7. Exercises

  1. We can represent a rectangle by knowing three things: the location of its lower left corner, its width, and its height. Create a class definition for a Rectangle class using this idea. For instance, to create a Rectangle object at location (4,5) with width 6 and height 5, we would do the following:

    loc = Point(4, 5)
    r = Rectangle(loc, 6, 5)
    
  2. Add the following accessor methods to the Rectangle class: get_width and get_height.

  3. Add a method area to the Rectangle class that returns the area of any instance:

    r = Rectangle(Point(0, 0), 10, 5)
    testEqual(r.area(), 50)
    
  4. Write a perimeter method in the Rectangle class so that we can find the perimeter of any rectangle instance:

    r = Rectangle(Point(0, 0), 10, 5)
    testEqual(r.perimeter(), 30)
    
  5. Write a transpose method in the Rectangle class that swaps the width and the height of any rectangle instance:

    r = Rectangle(Point(100, 50), 10, 5)
    testEqual(r.width, 10)
    testEqual(r.height, 5)
    r.transpose()
    testEqual(r.width, 5)
    testEqual(r.height, 10)
    
  6. Write a new method called contains in the Rectangle class to test if a Point falls within the rectangle. For this exercise, assume that a rectangle at (0,0) with width 10 and height 5 has open upper bounds on the width and height, i.e. it stretches in the x direction from [0 to 10), where 0 is included but 10 is excluded, and from [0 to 5) in the y direction. So it does not contain the point (10, 2). These tests should pass:

    r = Rectangle(Point(0, 0), 10, 5)
    testEqual(r.contains(Point(0, 0)), True)
    testEqual(r.contains(Point(3, 3)), True)
    testEqual(r.contains(Point(3, 7)), False)
    testEqual(r.contains(Point(3, 5)), False)
    testEqual(r.contains(Point(3, 4.99999)), True)
    testEqual(r.contains(Point(-3, -3)), False)
    
  7. Write a new method called diagonal that will return the length of the diagonal that runs from the lower left corner to the opposite corner.

  8. There are some games where we put a rectangular “bounding box” around our sprites in the game. We can then do collision detection between, say, bombs and spaceships, by comparing whether their rectangles overlap anywhere.

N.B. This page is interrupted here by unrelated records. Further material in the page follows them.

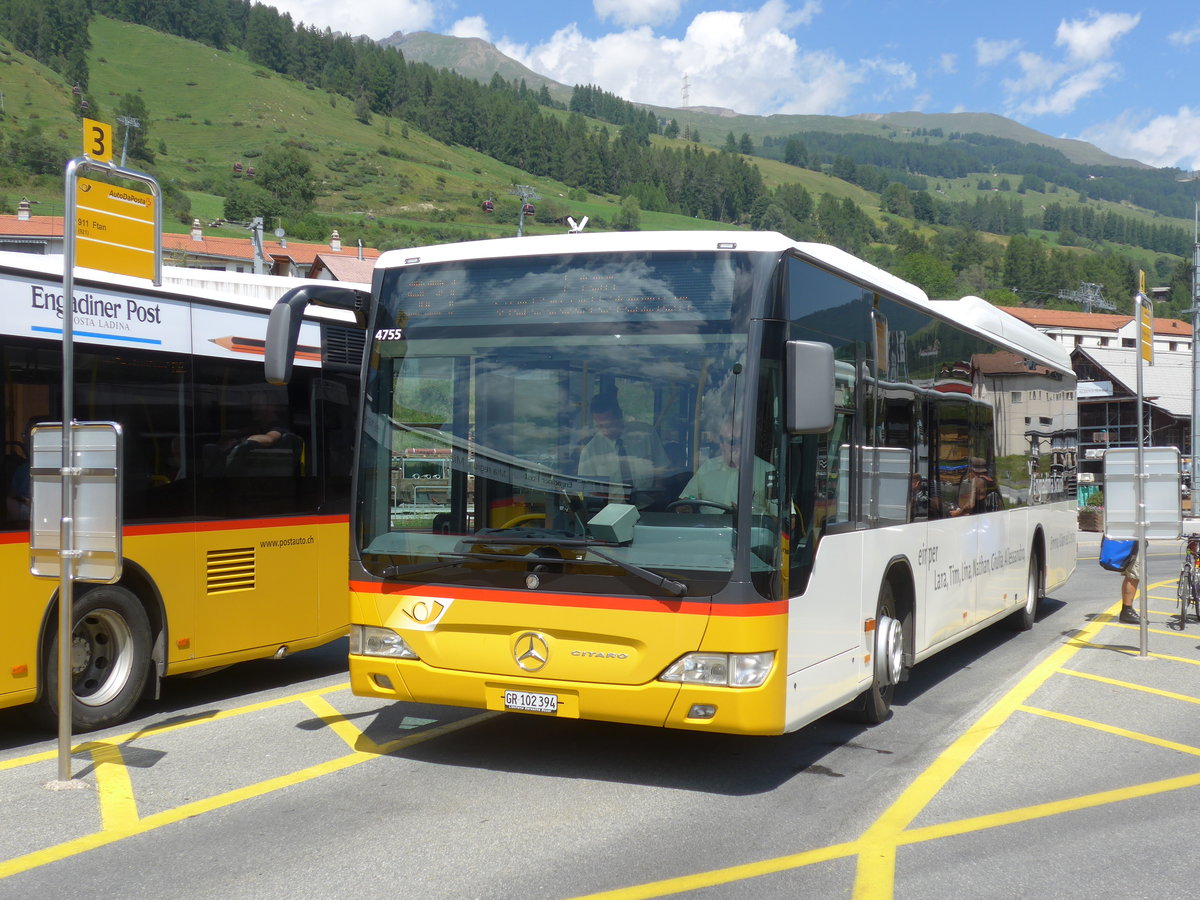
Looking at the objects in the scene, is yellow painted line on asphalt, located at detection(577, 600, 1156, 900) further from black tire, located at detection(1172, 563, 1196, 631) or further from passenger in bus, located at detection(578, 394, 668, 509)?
black tire, located at detection(1172, 563, 1196, 631)

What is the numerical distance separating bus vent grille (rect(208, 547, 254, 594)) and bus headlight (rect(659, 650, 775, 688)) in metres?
4.06

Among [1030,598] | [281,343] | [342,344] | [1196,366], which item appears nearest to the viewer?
[281,343]

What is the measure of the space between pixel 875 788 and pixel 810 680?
26.4 inches

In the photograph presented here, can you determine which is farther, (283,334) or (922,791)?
(283,334)

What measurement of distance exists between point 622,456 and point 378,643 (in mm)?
1813

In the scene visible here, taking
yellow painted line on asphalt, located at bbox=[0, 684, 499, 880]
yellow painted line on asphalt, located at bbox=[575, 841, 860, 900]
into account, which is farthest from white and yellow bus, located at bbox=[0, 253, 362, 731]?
yellow painted line on asphalt, located at bbox=[575, 841, 860, 900]

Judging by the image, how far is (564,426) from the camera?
21.4 ft

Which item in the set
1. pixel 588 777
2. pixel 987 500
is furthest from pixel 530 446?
pixel 987 500

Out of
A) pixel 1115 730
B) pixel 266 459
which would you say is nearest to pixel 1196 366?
pixel 1115 730

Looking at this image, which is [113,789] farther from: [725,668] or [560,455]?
[725,668]

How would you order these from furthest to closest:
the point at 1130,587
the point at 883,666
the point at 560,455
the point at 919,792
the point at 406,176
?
the point at 406,176, the point at 1130,587, the point at 883,666, the point at 919,792, the point at 560,455

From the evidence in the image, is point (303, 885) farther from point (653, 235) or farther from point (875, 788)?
point (653, 235)

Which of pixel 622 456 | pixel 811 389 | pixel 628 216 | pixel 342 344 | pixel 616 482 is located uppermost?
pixel 628 216

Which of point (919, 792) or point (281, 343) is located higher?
point (281, 343)
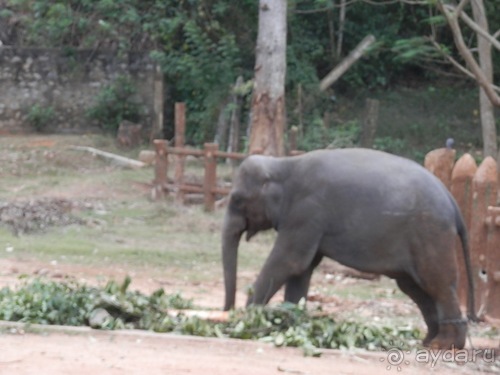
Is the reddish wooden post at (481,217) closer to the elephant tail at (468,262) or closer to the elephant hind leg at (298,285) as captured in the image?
the elephant tail at (468,262)

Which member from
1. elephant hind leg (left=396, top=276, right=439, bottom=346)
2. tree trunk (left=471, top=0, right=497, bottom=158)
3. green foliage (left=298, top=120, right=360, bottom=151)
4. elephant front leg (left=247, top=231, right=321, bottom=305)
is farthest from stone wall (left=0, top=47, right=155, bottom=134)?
elephant hind leg (left=396, top=276, right=439, bottom=346)

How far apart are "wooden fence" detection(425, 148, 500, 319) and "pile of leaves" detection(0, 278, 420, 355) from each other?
2.28 meters

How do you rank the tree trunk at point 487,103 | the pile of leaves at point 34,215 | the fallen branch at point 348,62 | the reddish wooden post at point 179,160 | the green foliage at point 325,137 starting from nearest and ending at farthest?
the pile of leaves at point 34,215
the reddish wooden post at point 179,160
the tree trunk at point 487,103
the green foliage at point 325,137
the fallen branch at point 348,62

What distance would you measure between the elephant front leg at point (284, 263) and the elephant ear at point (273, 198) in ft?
0.74

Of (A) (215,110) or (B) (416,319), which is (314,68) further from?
(B) (416,319)

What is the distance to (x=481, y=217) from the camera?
10562mm

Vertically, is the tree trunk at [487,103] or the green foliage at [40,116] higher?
the tree trunk at [487,103]

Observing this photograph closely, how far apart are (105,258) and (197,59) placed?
10.3m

    Write a function to determine whether two rectangles collide. Hint: this might be quite a tough exercise! Think carefully about all the cases as you code.

Graded Lesson Assignment

The code below contains a Chatbot class. A Chatbot is an object that can engage in rudimentary conversation with a human. You will be asked to define a subclass that inherits from this Chatbot superclass.

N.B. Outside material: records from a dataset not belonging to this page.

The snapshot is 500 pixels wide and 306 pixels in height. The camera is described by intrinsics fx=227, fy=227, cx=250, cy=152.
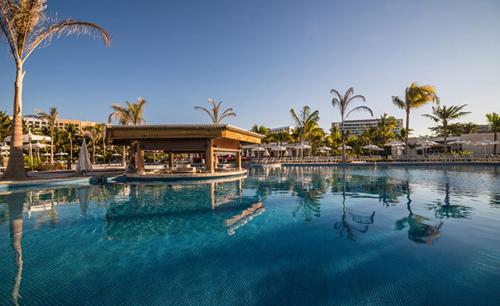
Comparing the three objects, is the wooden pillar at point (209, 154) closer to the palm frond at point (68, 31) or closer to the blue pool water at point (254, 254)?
the blue pool water at point (254, 254)

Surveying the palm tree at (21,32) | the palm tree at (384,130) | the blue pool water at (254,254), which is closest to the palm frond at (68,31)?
the palm tree at (21,32)

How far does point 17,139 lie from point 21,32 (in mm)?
6684

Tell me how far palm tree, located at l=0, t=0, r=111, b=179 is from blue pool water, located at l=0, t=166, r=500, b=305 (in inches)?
353

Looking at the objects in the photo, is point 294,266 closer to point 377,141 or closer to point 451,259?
point 451,259

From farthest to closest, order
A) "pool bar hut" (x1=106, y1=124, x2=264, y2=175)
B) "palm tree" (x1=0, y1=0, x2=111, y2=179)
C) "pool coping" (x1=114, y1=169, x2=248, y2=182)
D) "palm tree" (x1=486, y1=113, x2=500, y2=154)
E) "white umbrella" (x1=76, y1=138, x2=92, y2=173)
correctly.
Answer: "palm tree" (x1=486, y1=113, x2=500, y2=154) < "white umbrella" (x1=76, y1=138, x2=92, y2=173) < "pool coping" (x1=114, y1=169, x2=248, y2=182) < "pool bar hut" (x1=106, y1=124, x2=264, y2=175) < "palm tree" (x1=0, y1=0, x2=111, y2=179)

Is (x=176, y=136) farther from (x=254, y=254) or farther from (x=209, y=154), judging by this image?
(x=254, y=254)

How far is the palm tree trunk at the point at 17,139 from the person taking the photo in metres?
14.4

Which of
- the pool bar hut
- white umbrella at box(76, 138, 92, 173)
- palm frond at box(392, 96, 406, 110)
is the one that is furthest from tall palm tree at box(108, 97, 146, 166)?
palm frond at box(392, 96, 406, 110)

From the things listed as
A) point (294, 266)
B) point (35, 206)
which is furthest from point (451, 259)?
point (35, 206)

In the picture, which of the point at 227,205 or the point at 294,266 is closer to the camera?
the point at 294,266

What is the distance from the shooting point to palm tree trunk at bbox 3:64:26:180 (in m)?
14.4

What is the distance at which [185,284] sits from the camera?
3.46 metres

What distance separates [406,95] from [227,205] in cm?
3015

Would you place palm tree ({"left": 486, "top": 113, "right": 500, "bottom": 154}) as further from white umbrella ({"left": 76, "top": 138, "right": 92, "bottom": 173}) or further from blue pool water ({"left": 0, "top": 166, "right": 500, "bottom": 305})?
white umbrella ({"left": 76, "top": 138, "right": 92, "bottom": 173})
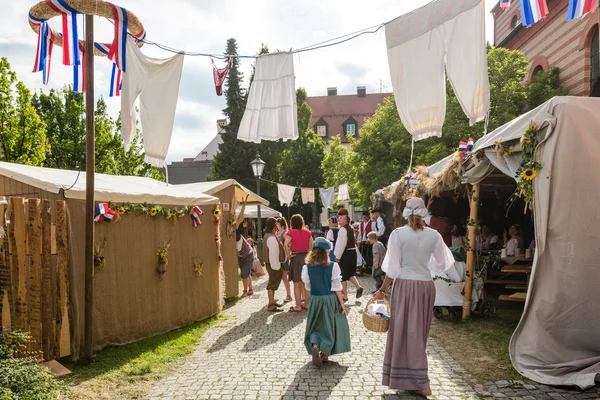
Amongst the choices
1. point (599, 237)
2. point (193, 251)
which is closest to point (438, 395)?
point (599, 237)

First, run the code below to talk to the chatbot. Then look over the code to make sure you understand it.

Your job is to make a subclass called BoredChatbot that inherits from Chatbot, but acts a little differently, in the following way:

  • A bored chatbot has a short attention span. When the human says something that is longer than 20 characters, it should respond by saying:

    “zzz... Oh excuse me, I dozed off reading your essay.”

  • If, on the other hand, the human says something with a length of 20 characters or less, then the bored chatbot should respond just like a normal chatbot would.

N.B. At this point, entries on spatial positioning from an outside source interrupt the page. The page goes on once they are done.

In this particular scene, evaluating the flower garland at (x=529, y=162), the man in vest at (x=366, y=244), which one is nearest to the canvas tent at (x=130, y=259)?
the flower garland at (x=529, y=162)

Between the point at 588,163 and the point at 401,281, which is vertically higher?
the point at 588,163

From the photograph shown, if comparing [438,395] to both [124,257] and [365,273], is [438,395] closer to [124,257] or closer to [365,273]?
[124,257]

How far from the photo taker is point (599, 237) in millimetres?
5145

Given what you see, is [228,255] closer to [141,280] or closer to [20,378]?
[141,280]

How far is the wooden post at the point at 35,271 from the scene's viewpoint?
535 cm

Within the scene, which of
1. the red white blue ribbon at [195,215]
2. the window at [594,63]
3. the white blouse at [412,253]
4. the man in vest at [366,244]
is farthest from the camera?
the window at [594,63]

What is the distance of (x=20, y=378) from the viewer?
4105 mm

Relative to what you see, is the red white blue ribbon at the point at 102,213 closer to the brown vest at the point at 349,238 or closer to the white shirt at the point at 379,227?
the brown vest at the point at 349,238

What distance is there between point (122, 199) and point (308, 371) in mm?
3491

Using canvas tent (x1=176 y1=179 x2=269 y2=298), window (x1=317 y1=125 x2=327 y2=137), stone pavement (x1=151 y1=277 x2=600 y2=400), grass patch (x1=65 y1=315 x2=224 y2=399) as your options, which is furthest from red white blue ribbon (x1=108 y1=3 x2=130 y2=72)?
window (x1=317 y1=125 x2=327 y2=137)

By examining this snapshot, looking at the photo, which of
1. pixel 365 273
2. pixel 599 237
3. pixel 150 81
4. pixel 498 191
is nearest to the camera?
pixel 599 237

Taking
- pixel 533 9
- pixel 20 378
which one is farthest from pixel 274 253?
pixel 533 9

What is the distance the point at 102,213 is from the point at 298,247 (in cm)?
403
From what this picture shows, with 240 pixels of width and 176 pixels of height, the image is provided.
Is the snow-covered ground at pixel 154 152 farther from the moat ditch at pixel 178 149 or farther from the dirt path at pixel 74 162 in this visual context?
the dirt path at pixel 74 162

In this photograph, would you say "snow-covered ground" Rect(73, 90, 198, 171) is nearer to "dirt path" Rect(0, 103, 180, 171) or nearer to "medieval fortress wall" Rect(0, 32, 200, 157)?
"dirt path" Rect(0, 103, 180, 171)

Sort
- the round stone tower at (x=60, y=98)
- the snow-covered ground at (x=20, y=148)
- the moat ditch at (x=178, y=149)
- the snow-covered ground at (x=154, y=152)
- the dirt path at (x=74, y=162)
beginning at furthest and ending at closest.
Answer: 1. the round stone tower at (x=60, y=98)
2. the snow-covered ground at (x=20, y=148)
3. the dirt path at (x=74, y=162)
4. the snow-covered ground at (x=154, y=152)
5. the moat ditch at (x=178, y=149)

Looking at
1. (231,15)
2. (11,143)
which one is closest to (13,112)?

Note that we are requiring you to use inheritance. Your new BoredChatbot class must be a subclass of the Chatbot class, and your subclass should only implement the things that make it distinct. (See the Inheritance chapter for a review of how this works.)

When you think your code is correct, test it yourself by creating a few different instances and printing their responses to various inputs.